May 29, 2013 (Sacramento)—Today, the California State Assembly passed the Domestic Worker Bill of Rights (AB 241 Ammiano).  If signed into law, the bill would extend basic labor protections—like overtime pay and rest breaks—to the workers who care for California’s homes and families.

“If we can’t pass this bill this year and get it signed, we will owe an explanation to the workers,” said Assemblymember Tom Ammiano, the bill’s author.  “These workers, who are mostly women, keep our households running smoothly, care for our children, and enable people with disabilities to live at home and remain engaged in our communities. Why shouldn’t they have overtime protections like the average barista or gas station attendant?”

The vote comes on the heels of a new report on domestic work in California, which found that one in four domestic workers in the state reported having had no food to eat at some point in the last month because of low incomes. According to the study:

  • 25% of domestic workers are paid below the California minimum wage;
  • 91% of workers do not receive overtime pay, despite working long hours without breaks;
  • 58% of domestic workers spend more than half their income on rent
  • 23% had no food to eat in the last month because they lacked the resources to obtain it.

"This study shows what happens when workers are excluded from basic workplace protections,” said Professor Nik Theodore of the University of Illinois at Chicago, a co-author of the report. “Domestic workers do not receive the same workplace protections that most Californians take for granted.

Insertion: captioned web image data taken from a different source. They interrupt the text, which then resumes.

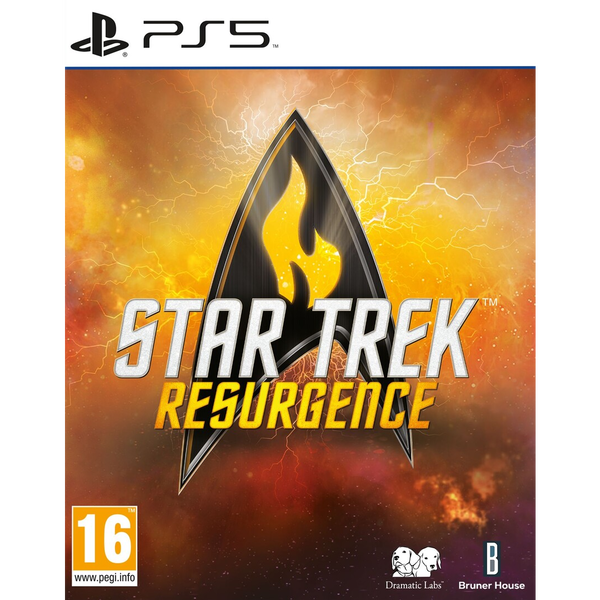 Star Trek Resurgence PS5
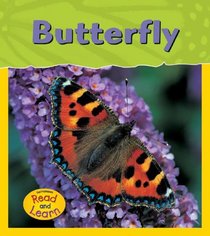 Butterfly (Heinemann Read and Learn)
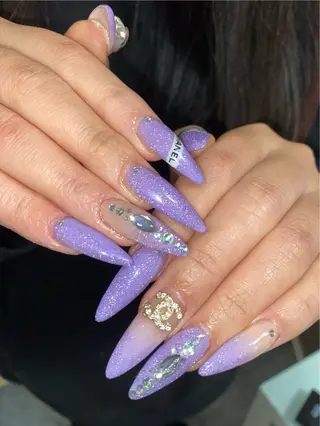 ネイル 𝐒. 𝐒𝐚𝐰𝐚のネイルデザイン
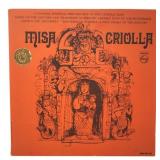 Los Fronterizos - Misa Criolla - LP - VG+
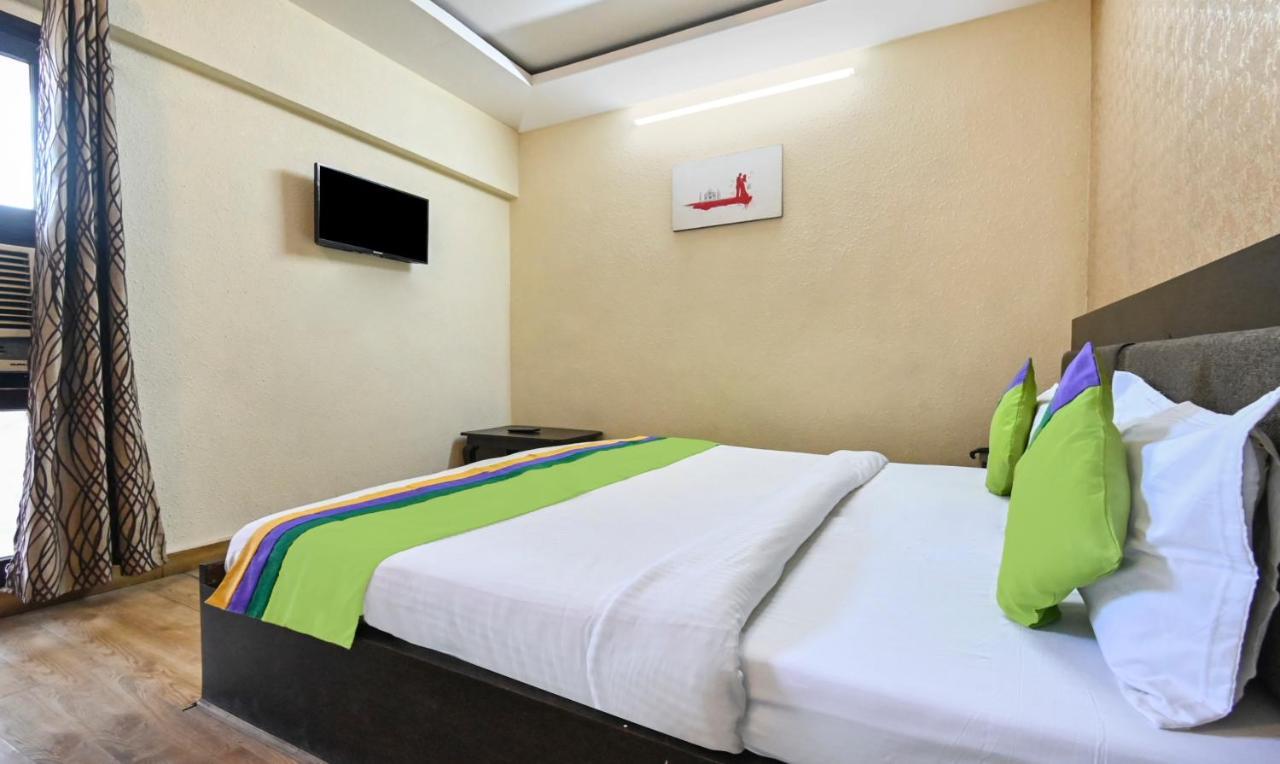 Treebo Siddharth Hotel Ajmer Eksteriør billede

As a result, they endure profound economic hardships.”

The study, which is the product of a unique partnership between academics and the National Domestic Worker Alliance, surveyed more than 600 domestic workers across California and brings to light the realities of an often invisible workforce that remains vulnerable to abuse because of the lack of regulation and the systematic exclusion of domestic workers from labor protections.